Issue #136 - Neural Machine Translation without Embeddings
Introduction
Nowadays, Byte Pair Encoding (BPE) has become one of the most commonly used tokenization strategies due to its universality and effectiveness in handling rare words. Although many previous works show that subword models with embedding layers in general achieve more stable and competitive results in neural machine translation (NMT), character-based (see issue #60) and Byte-based subword (see issue #64) models have also proven to be better in some particular scenarios. In this post, we take a look at work by Shaham and Levy (2021) which investigates a simple but universal byte tokenization strategy without embedding layers for NMT.Embeddingless model with byte tokenization
UTF-8 is an encoding standard for representing and handling text strings in any writing system using a variable number of bytes, and in total, there are only 256 unique bytes. So compared to the word, subword, and even character level tokenization, with byte tokenization, any language text can be represented by a universal and fixed vocabulary of only 256 token types. Wang et al. (2019) proposed to learn subwords on byte-level. In this work, they only use from 1 to 4 bytes to represent each character without subwords, and each byte is treated as a separate token as shown in Figure 1:
Figure 1: Subword, character, and byte tokens of the string “Будь здоров.”
Besides the tokenization strategy, the main difference of this approach is that the input and output embedding layers are removed from the traditional Transformer encoder-decoder architecture. Instead, they use one-hot encoding of the fixed byte vocabulary to represent text strings. So it will be a binary vector with 1 at the position of the corresponding character and 0 for the rest. Due to the nature of one-hot vectors, the dropout layers on the encoder input and decoder output are removed, but the dropout on the decoder input is applied. To predict the next token for an input of n tokens (each character could be represented by more than one byte/token), a softmax across each vector’s dimensions is applied on the output of the last decoder layer.
One of the advantages of this approach is that the model ends up with less parameters due to the reduction of embedding layers. However, the byte-based vectors increase the length of sequence representations, hence the memory consumption rises as well. As a side effect, the processing speed decreases compared to other methods.
Experiments and results
They trained byte-tokenized embeddingless models and standard models with Transformer architecture for 10 different languages (from and to English) on byte, character and subword level. All the training data are from IWSLT of sizes from 100K to 200K parallel sentences. The experiment results are shown in Table 1 below:
Table 1: BLEU scores of the baseline and embeddingless models on the IWSLT dataset.

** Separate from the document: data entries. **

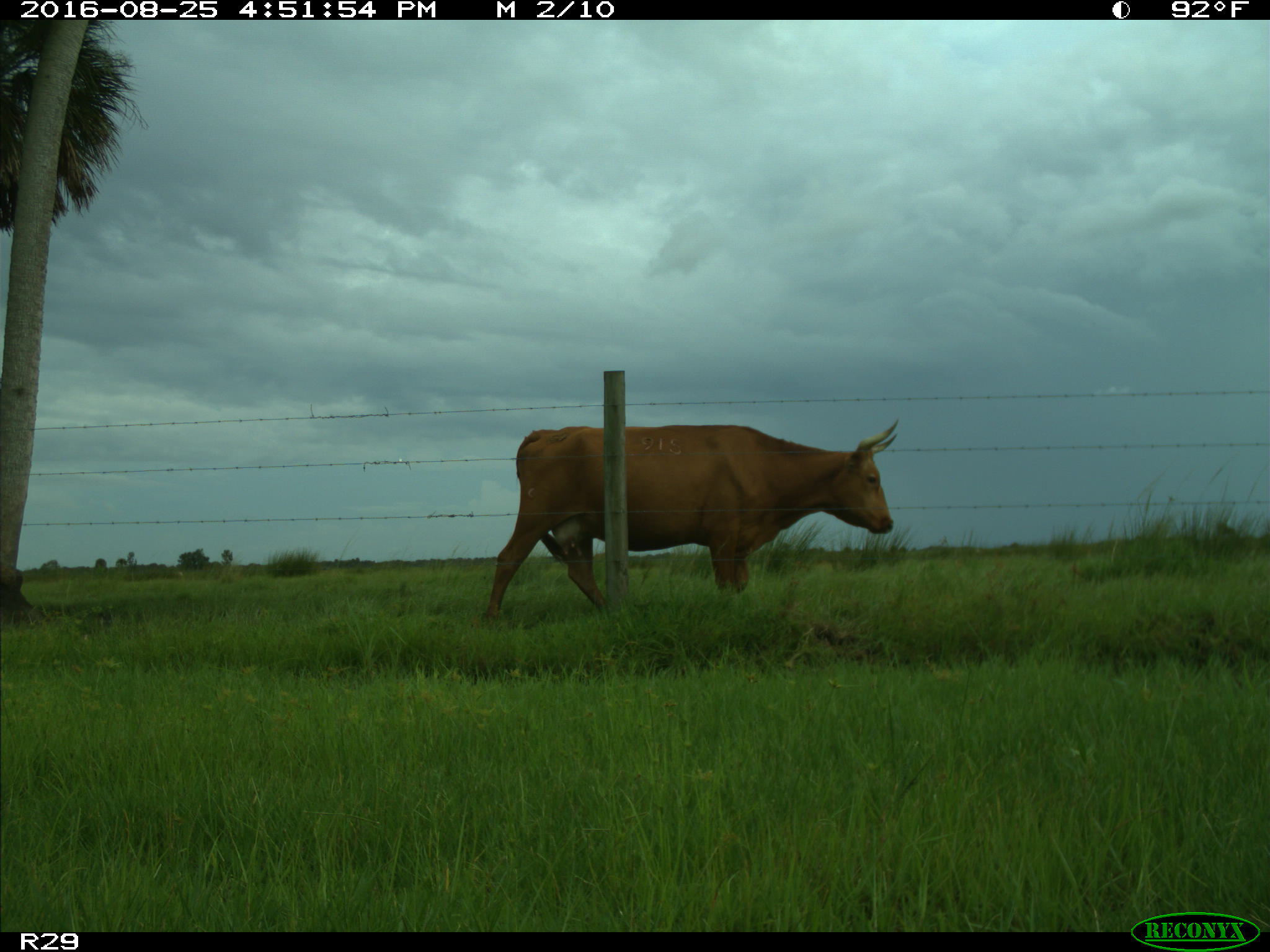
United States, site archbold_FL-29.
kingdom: Animalia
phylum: Chordata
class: Mammalia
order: Artiodactyla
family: Bovidae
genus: Bos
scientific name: Bos taurus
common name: domestic cow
Bos taurus (domestic cow).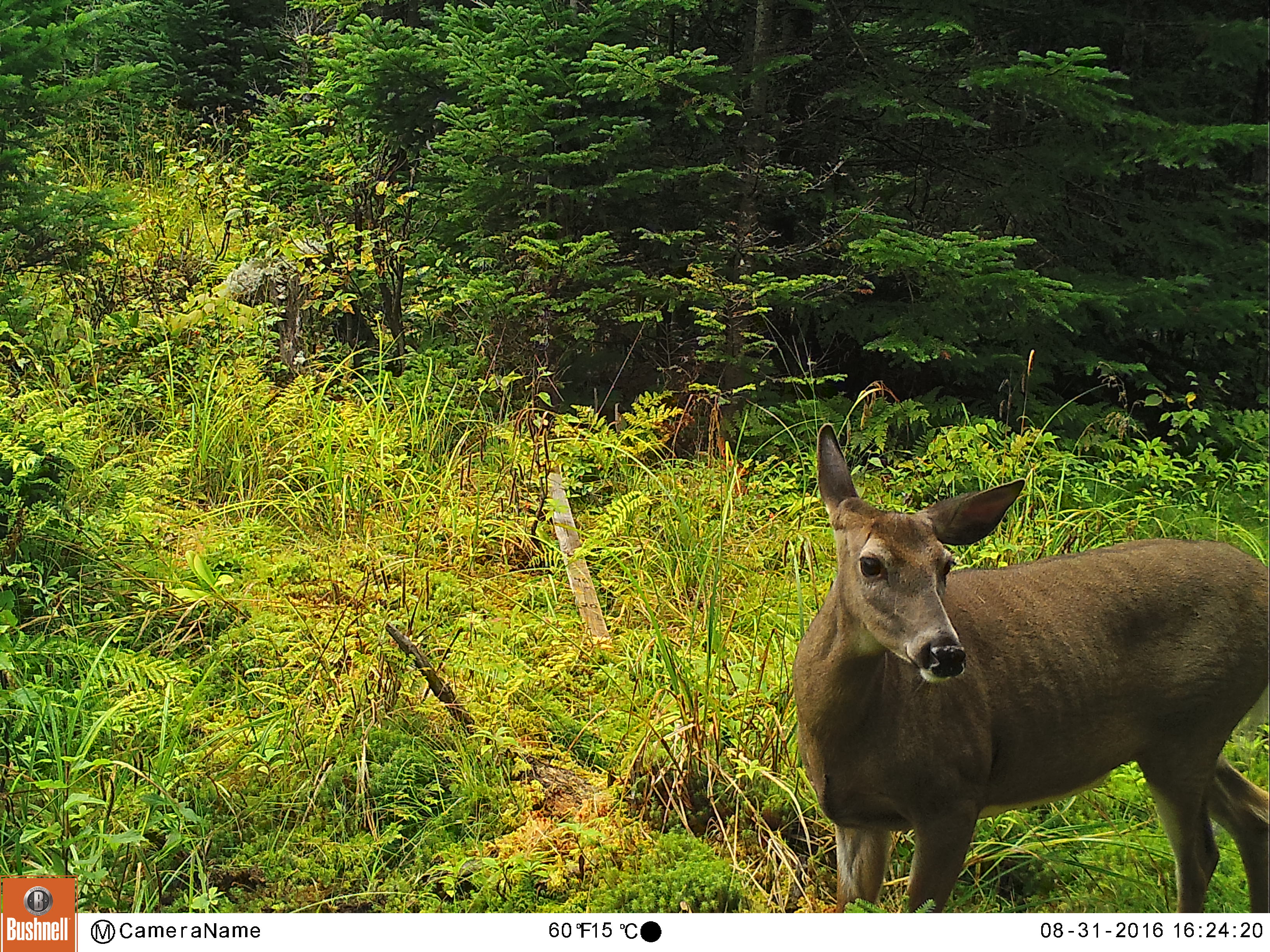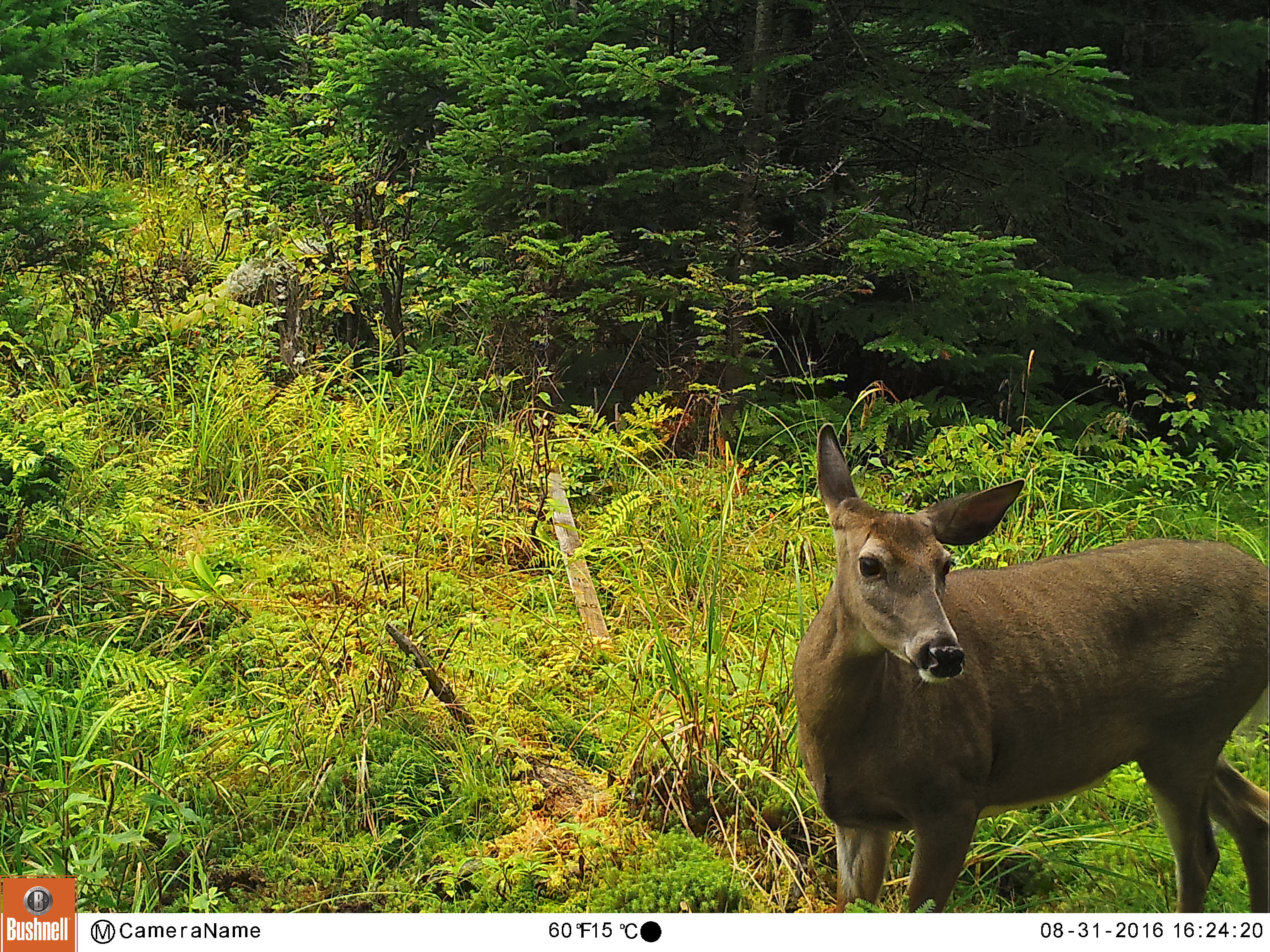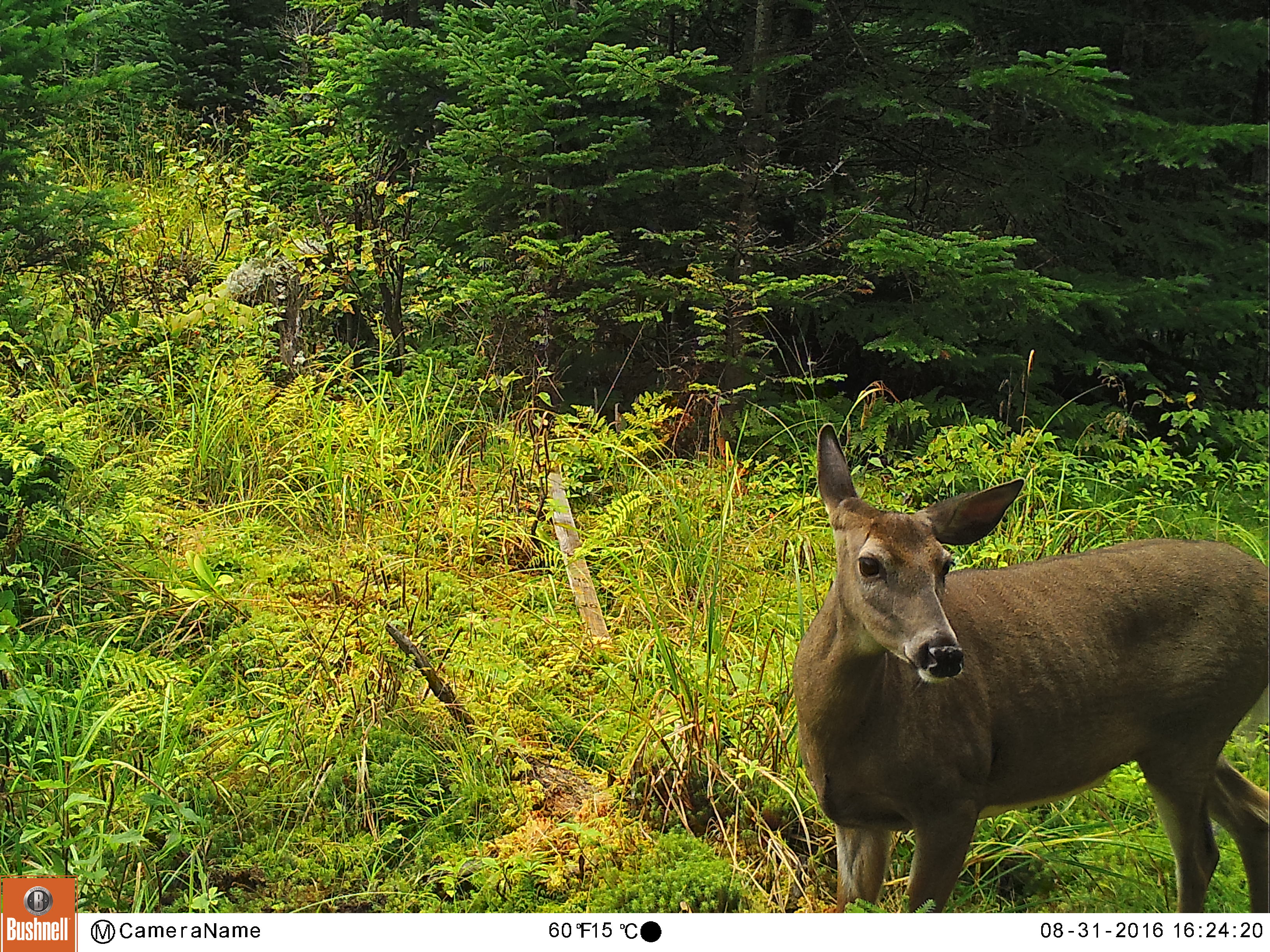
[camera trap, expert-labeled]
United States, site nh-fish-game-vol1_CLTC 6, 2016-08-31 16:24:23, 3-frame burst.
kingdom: Animalia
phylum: Chordata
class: Mammalia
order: Artiodactyla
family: Cervidae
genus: Odocoileus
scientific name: Odocoileus virginianus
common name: white-tailed deer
White-tailed deer (Odocoileus virginianus).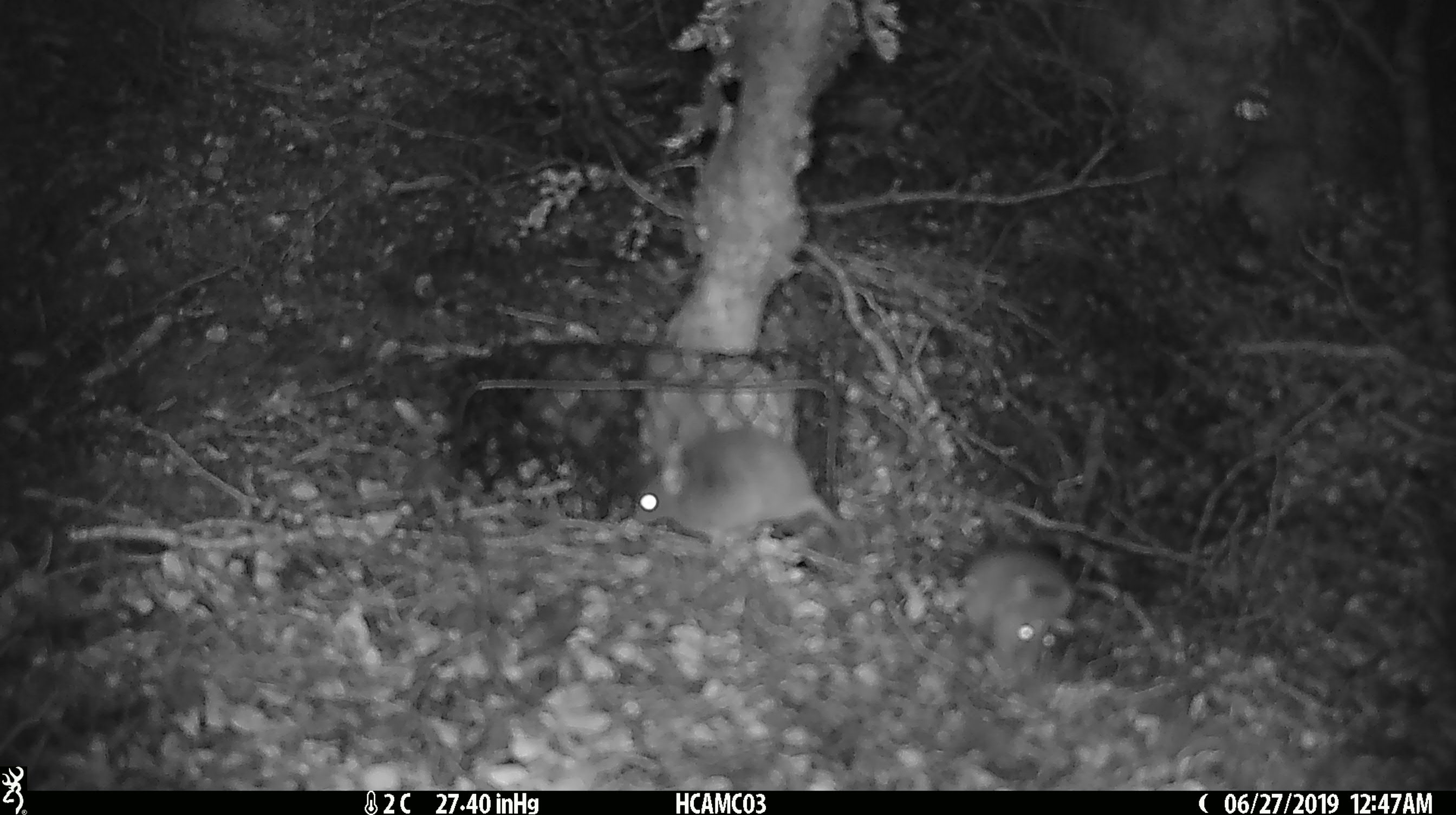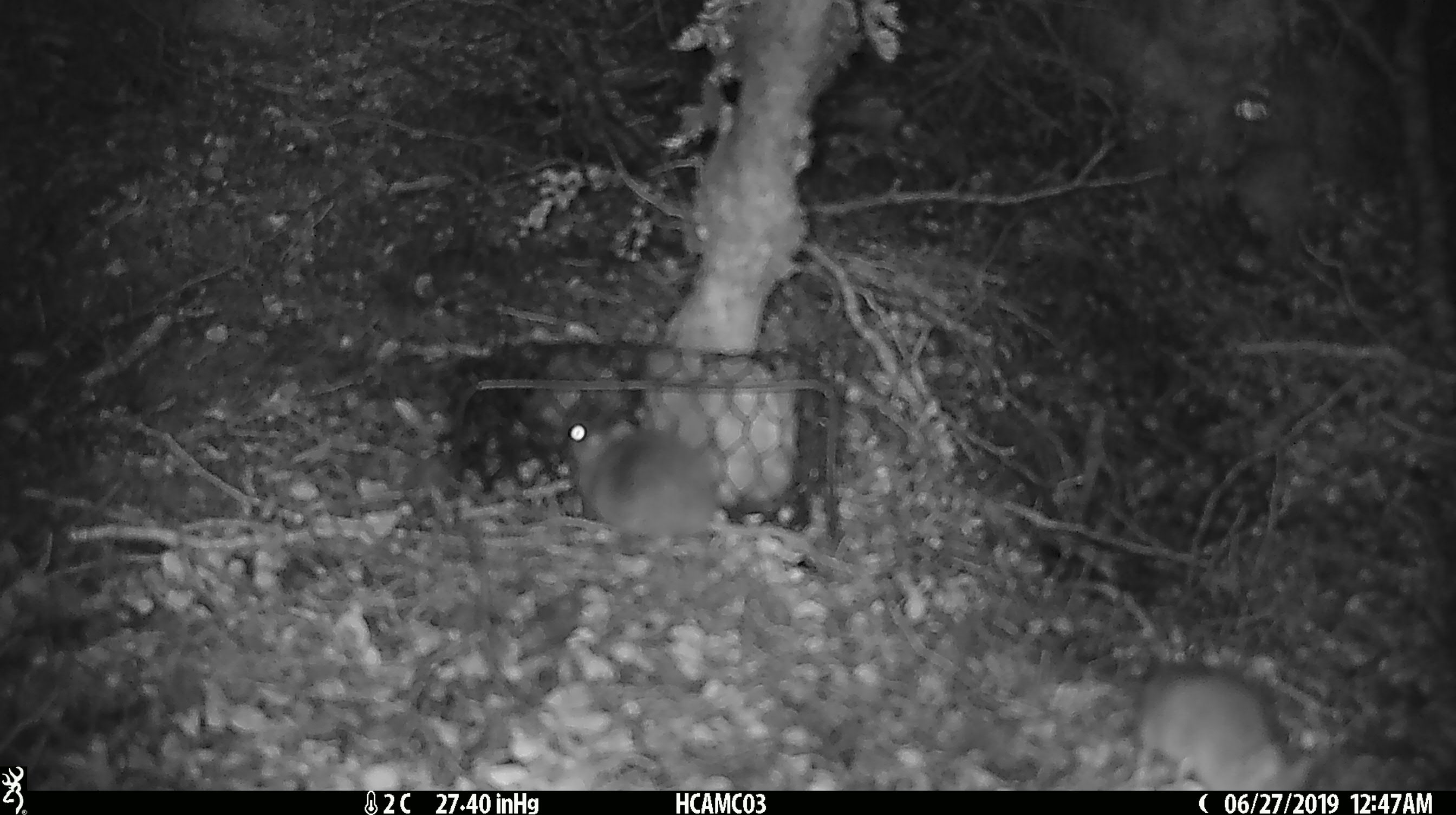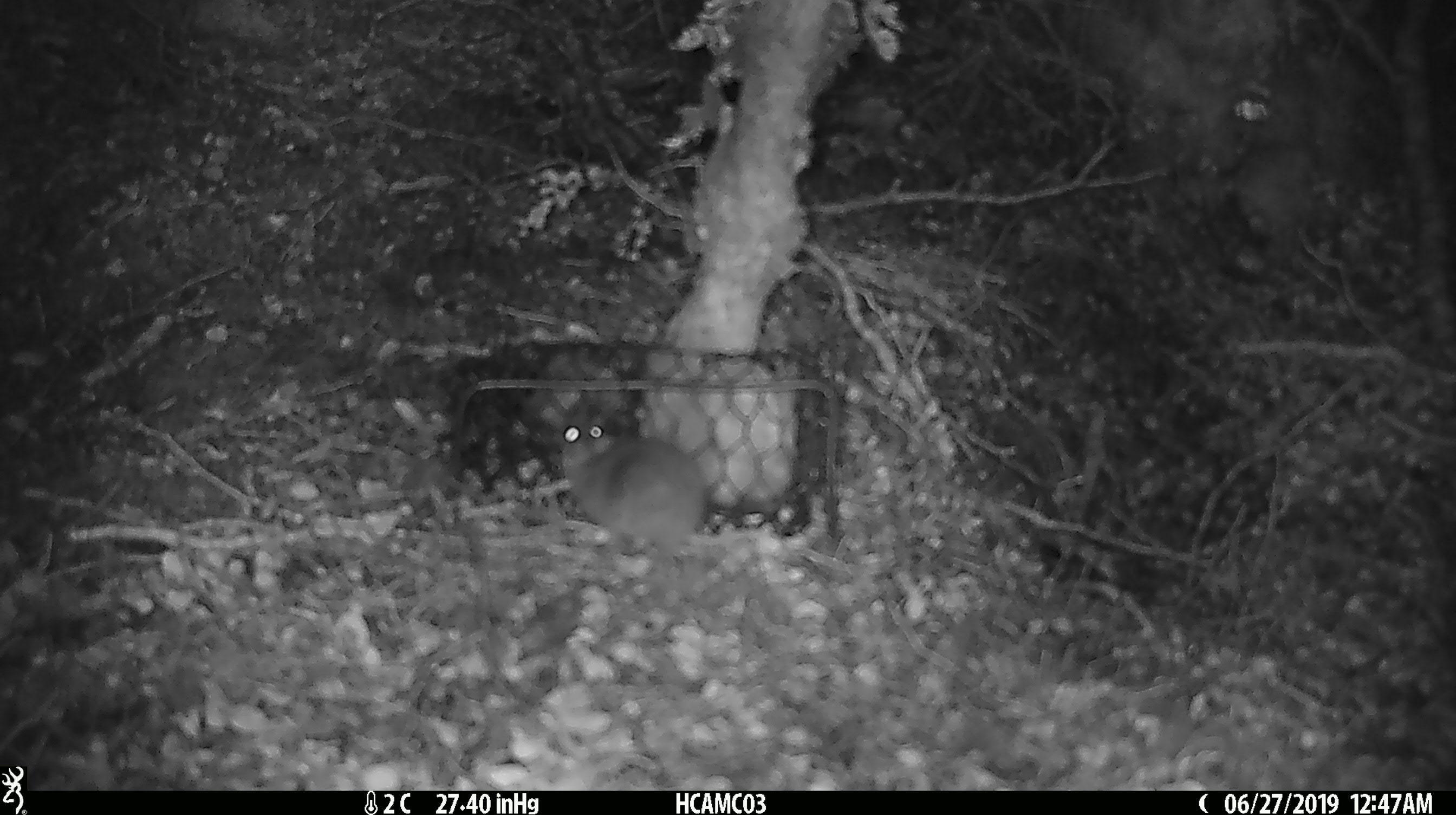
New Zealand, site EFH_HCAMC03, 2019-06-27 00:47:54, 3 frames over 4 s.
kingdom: Animalia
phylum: Chordata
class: Mammalia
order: Rodentia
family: Muridae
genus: Mus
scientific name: Mus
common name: mouse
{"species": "mouse (Mus)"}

According to the results, even with the reduction of embedding layers, there are less parameters compared to the standard structure, and surprisingly, it doesn’t significantly affect the performance. For the directions translated from English to others, in the most controlled setting, the byte-tokenized embeddingless models achieve even better performance in most of the cases. However, when translating from other languages into English, subword models surpass other models in all the cases. They claim that one possible reason could be that the data are originally from English to other languages. Besides, the regular tokenizer they used might be particularly good for English, but less so for other languages.
After the first experiments, the dropout on the decoder input tends to be an important factor of performance gains on byte-based embeddingless models. So they re-evaluate all the models applying token dropout as a potential hyperparameter. The results from English to other languages show that different models deliver similar performance, without any particular one dominating the others. However, for those directions from other languages to English, subword models consistently outperform the other models.